The work builds upon the Human Genome Project, which was completed 12 years ago and produced a clearer picture of the 3 billion chemical letters in DNA, but little about the way the genetic code actually works.

UMass Front And Center

UMass said its researchers will take a more central role in the next phase of ENCODE.

Job Dekker, a biochemistry and molecular pharmacology professor, has developed three-dimensional models of folded chromosomes that can help determine which parts of the genome come into contact with each other.

"The genome is like a panel of light switches in a room full of lights," Dekker said in a statement. "Except there are thousands of lights and almost a million switches. We don't know what switches turn on which lights.
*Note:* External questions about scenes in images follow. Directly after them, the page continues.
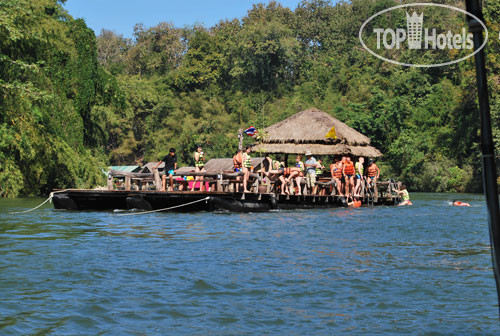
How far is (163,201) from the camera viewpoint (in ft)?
73.4

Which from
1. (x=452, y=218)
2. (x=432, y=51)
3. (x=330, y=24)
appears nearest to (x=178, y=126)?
(x=330, y=24)

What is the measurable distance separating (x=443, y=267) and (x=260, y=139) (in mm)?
20384

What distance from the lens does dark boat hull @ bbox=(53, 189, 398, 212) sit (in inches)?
871

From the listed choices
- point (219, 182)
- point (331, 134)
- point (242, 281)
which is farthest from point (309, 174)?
point (242, 281)

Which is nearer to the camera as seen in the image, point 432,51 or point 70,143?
point 70,143

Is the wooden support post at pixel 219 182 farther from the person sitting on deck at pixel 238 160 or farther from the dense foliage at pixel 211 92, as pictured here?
the dense foliage at pixel 211 92

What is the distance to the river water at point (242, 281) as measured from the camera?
7.77 meters

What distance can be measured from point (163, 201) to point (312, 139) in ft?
35.4

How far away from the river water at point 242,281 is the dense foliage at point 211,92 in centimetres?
1117

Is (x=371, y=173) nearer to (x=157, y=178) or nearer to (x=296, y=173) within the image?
(x=296, y=173)

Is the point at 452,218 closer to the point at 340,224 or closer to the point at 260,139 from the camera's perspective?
the point at 340,224

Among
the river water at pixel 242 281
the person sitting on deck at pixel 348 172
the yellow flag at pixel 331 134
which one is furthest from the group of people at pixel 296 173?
the river water at pixel 242 281

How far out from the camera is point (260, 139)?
104 ft

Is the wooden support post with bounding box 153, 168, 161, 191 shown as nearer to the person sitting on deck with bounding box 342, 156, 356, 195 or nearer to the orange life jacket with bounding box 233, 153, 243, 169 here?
the orange life jacket with bounding box 233, 153, 243, 169
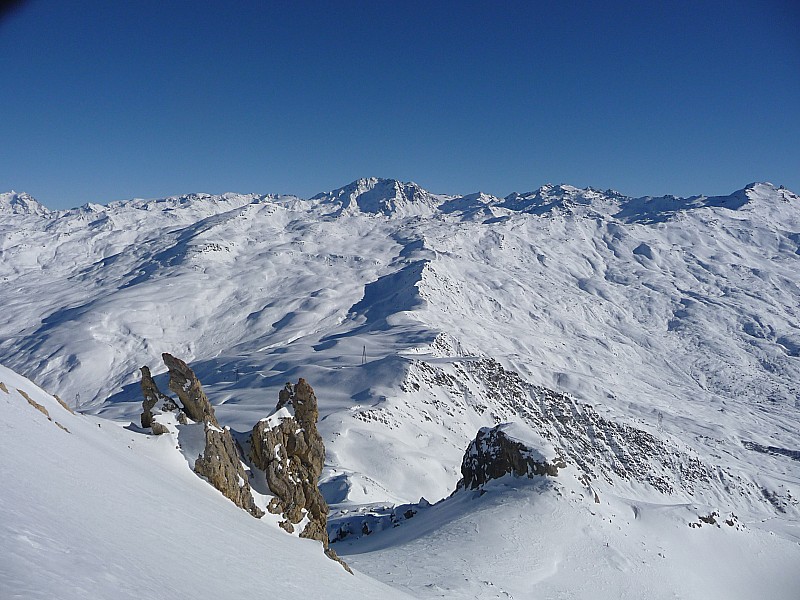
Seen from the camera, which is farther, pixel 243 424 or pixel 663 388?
pixel 663 388

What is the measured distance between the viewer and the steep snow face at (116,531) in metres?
6.46

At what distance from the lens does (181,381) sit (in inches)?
840

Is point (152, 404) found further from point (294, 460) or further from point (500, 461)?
point (500, 461)

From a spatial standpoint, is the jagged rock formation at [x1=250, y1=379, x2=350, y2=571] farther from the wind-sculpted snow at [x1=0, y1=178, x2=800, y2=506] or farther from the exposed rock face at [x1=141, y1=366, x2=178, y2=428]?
the wind-sculpted snow at [x1=0, y1=178, x2=800, y2=506]

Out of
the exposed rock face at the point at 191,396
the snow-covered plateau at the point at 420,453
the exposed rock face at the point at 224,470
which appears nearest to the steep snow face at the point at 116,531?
the snow-covered plateau at the point at 420,453

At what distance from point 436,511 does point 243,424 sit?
102ft

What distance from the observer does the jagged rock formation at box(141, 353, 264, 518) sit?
18094mm

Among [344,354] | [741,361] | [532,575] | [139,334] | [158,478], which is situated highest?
[158,478]

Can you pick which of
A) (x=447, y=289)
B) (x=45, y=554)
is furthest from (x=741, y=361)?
(x=45, y=554)

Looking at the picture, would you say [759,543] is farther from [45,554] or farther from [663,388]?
[663,388]

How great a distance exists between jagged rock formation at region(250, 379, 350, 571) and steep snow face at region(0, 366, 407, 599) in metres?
4.33

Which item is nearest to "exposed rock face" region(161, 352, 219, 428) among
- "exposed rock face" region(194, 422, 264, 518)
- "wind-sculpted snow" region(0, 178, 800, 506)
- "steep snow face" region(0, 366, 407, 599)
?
"exposed rock face" region(194, 422, 264, 518)

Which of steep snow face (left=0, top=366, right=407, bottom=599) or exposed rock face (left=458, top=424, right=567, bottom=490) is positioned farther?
exposed rock face (left=458, top=424, right=567, bottom=490)

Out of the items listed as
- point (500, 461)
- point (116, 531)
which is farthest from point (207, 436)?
point (500, 461)
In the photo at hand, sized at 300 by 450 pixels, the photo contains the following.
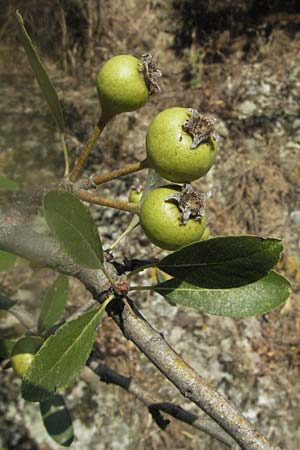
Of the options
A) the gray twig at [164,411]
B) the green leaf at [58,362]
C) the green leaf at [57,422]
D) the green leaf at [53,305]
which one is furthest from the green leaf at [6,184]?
the green leaf at [57,422]

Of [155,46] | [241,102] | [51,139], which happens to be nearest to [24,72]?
[51,139]

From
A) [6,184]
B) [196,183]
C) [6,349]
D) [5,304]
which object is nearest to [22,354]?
[6,349]

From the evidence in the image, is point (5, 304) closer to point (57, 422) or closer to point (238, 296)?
point (57, 422)

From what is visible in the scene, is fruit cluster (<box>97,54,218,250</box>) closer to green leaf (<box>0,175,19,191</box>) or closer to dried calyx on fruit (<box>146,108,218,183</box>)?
dried calyx on fruit (<box>146,108,218,183</box>)

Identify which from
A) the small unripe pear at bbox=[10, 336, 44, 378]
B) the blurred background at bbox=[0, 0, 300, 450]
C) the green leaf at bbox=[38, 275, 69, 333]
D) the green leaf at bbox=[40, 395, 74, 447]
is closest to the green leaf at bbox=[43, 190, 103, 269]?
the small unripe pear at bbox=[10, 336, 44, 378]

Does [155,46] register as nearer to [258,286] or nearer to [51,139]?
[51,139]

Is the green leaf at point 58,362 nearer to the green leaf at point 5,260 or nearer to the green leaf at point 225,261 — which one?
the green leaf at point 225,261
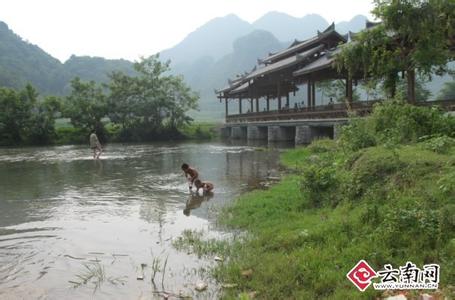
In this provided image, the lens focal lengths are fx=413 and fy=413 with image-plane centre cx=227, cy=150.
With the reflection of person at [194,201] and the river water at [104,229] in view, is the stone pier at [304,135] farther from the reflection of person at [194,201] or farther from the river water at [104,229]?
the reflection of person at [194,201]

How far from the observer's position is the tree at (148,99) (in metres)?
49.1

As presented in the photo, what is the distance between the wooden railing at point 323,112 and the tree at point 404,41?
1664 millimetres

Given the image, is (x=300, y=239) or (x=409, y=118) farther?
(x=409, y=118)

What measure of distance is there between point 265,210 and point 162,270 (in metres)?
3.55

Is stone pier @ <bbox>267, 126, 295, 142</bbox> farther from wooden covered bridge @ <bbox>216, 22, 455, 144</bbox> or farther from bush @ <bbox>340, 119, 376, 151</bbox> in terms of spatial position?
bush @ <bbox>340, 119, 376, 151</bbox>

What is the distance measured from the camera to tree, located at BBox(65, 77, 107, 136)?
47094mm

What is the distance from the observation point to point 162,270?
21.5 feet

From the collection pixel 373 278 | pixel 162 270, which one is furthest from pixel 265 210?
pixel 373 278

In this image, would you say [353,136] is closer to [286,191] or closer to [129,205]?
[286,191]

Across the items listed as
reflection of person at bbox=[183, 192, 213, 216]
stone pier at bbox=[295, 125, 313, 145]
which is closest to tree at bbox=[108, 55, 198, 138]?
stone pier at bbox=[295, 125, 313, 145]

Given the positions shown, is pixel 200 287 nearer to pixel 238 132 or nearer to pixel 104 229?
pixel 104 229

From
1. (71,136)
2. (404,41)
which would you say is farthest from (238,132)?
(404,41)

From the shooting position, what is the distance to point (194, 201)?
39.2 feet

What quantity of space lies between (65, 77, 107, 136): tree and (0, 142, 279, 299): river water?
101 feet
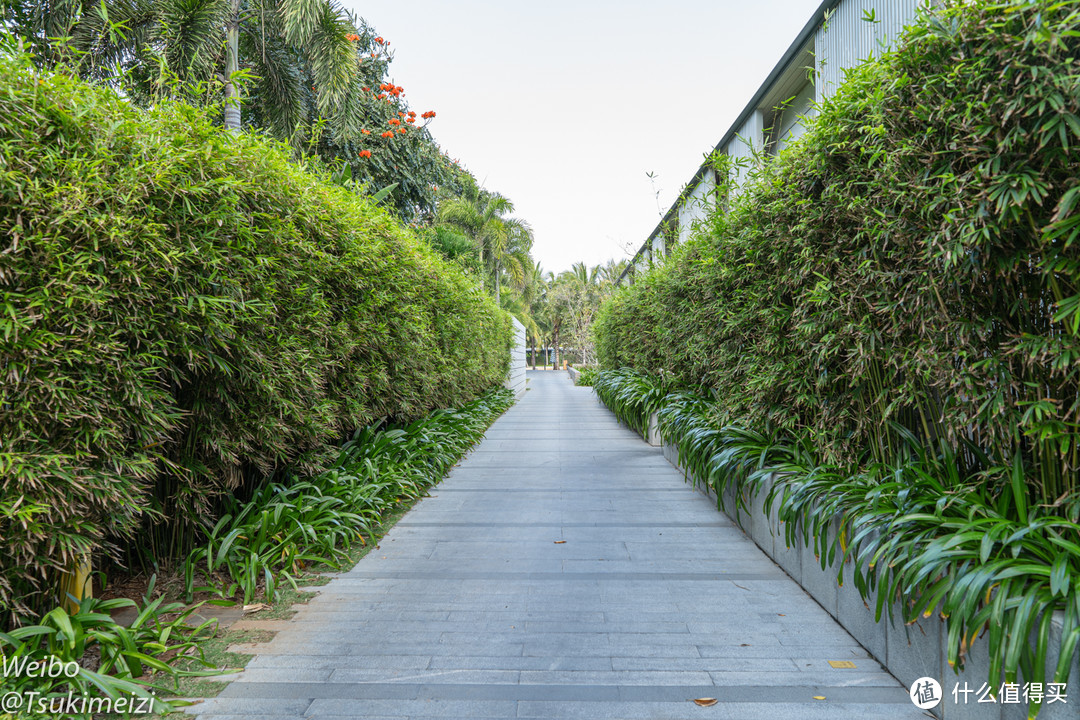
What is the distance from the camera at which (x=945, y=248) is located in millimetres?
1998

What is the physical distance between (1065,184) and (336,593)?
147 inches

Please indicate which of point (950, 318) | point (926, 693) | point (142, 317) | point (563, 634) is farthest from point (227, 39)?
point (926, 693)

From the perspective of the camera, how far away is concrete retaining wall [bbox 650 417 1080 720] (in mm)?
1633

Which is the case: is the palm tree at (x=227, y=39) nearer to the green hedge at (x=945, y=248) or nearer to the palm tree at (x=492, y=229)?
the green hedge at (x=945, y=248)

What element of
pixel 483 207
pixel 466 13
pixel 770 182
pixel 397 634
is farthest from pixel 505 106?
pixel 397 634

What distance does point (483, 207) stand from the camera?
891 inches

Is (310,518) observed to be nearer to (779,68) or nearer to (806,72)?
(806,72)

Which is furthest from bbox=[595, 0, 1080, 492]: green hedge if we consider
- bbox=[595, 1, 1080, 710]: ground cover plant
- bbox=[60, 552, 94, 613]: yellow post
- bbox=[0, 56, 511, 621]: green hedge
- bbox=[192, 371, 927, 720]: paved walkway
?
bbox=[60, 552, 94, 613]: yellow post

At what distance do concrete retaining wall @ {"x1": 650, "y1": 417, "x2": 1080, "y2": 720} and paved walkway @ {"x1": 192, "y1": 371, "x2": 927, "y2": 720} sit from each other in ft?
0.27

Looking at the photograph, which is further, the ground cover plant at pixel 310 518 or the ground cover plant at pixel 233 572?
the ground cover plant at pixel 310 518

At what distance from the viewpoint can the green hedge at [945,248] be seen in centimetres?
173

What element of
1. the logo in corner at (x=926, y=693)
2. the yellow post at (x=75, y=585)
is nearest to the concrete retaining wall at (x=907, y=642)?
the logo in corner at (x=926, y=693)

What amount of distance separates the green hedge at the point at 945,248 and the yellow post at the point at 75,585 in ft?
11.8

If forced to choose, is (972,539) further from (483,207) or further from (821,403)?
(483,207)
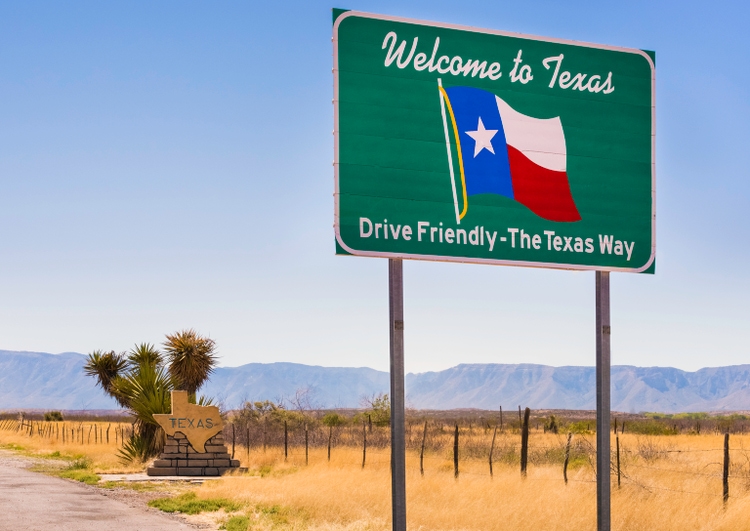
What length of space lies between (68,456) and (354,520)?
2751 centimetres

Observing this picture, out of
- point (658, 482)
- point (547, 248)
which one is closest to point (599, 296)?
point (547, 248)

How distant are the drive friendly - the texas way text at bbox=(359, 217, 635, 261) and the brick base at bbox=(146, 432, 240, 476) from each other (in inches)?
773

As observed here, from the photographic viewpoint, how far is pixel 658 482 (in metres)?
19.2

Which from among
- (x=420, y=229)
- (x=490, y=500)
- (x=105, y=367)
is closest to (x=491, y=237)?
(x=420, y=229)

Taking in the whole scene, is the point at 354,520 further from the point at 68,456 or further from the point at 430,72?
the point at 68,456

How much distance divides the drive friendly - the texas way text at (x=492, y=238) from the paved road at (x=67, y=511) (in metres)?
8.95

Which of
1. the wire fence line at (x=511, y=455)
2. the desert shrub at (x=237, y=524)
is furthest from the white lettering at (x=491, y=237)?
the wire fence line at (x=511, y=455)

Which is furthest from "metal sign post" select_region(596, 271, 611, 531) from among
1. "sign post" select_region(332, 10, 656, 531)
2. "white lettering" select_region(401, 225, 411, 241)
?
"white lettering" select_region(401, 225, 411, 241)

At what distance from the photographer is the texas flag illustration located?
8.38 meters

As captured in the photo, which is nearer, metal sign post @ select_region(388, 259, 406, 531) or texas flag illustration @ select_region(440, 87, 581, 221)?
metal sign post @ select_region(388, 259, 406, 531)

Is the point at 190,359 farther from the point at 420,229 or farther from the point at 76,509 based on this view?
the point at 420,229

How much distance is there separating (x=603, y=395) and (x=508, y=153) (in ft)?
8.66

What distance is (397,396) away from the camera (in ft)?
25.3

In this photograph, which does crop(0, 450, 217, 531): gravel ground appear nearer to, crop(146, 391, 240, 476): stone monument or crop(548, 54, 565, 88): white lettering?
crop(146, 391, 240, 476): stone monument
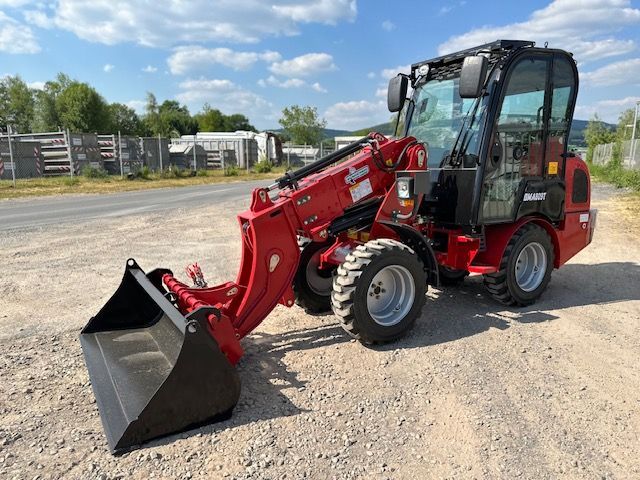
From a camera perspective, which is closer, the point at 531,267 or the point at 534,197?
the point at 534,197

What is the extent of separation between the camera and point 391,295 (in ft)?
16.0

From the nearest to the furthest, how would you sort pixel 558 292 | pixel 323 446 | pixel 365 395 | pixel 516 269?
pixel 323 446, pixel 365 395, pixel 516 269, pixel 558 292

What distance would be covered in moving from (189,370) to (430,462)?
161 centimetres

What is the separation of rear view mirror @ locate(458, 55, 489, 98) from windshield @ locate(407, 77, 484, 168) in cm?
74

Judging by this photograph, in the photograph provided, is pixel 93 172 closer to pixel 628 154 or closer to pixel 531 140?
pixel 531 140

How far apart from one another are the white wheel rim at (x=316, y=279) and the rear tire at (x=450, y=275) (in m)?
1.53

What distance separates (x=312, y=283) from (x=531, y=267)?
107 inches

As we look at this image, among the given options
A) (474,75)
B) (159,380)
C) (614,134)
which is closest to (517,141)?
(474,75)

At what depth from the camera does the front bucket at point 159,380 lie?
125 inches

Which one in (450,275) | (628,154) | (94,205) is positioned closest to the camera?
(450,275)

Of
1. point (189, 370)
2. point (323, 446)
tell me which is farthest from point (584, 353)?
point (189, 370)

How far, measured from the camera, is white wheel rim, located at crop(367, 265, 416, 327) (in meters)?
4.71

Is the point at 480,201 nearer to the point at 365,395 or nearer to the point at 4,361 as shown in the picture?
the point at 365,395

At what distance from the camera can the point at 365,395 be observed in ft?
12.6
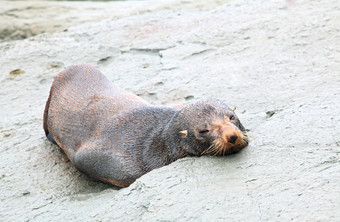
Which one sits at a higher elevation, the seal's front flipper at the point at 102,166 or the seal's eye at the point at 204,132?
the seal's eye at the point at 204,132

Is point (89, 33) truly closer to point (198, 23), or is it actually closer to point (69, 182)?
point (198, 23)

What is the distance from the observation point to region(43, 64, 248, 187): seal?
17.1 feet

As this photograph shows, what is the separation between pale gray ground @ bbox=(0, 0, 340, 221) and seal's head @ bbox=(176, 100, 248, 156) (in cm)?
13

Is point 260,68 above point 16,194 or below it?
above

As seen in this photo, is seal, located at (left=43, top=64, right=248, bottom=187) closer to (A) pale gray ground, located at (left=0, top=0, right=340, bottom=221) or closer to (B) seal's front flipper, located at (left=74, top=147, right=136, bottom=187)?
(B) seal's front flipper, located at (left=74, top=147, right=136, bottom=187)

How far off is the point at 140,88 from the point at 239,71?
4.88 ft

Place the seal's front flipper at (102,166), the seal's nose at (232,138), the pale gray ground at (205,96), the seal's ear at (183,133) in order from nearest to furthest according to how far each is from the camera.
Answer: the pale gray ground at (205,96) → the seal's nose at (232,138) → the seal's ear at (183,133) → the seal's front flipper at (102,166)

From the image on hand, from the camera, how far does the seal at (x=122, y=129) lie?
5.21 meters

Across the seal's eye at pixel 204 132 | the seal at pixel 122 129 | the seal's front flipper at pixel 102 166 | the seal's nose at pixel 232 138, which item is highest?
the seal's nose at pixel 232 138

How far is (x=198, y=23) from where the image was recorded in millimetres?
9578

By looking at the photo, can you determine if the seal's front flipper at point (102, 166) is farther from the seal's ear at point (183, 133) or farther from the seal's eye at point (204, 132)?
the seal's eye at point (204, 132)

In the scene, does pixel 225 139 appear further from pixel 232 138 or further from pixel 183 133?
pixel 183 133

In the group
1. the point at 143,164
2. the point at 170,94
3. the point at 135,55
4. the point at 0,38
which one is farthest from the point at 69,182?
the point at 0,38

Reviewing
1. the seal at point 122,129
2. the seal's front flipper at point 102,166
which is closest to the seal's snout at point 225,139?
the seal at point 122,129
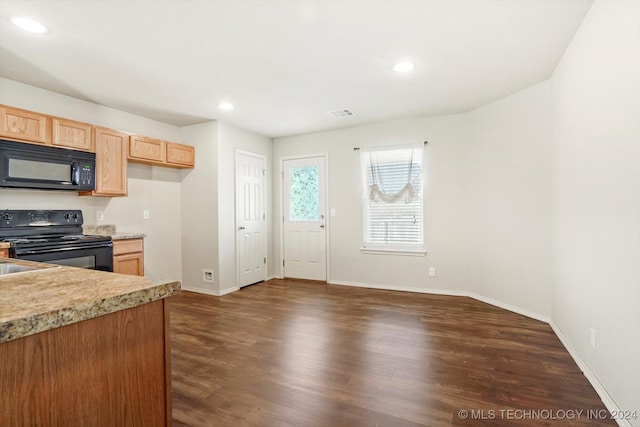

And some switches turn on the same lights or turn on multiple lights."

It is those switches, not the genes, that affect genetic variation between humans and could misfire and cause disease, he added.

In the next phase of ENCODE, Dekker will continue building 3-D models for the entire genome.

Meanwhile, Zhiping Weng, director of the program in bioinformatics and integrative biology at the medical school, has sought to better understand the proteins, called "transcription factors," that control those switches.

Through an analysis of all 457 sets of transcription factors generated by the consortium, she found that those proteins can combine to co-regulate a gene, or will piggyback onto each other to exert another layer of control. Weng and her team built a computer algorithm that can predict the expression of a gene from the state of its regulatory switch.

Weng has received an $8-million NIH grant to perform an analysis on the data collected by the ENCODE consortium.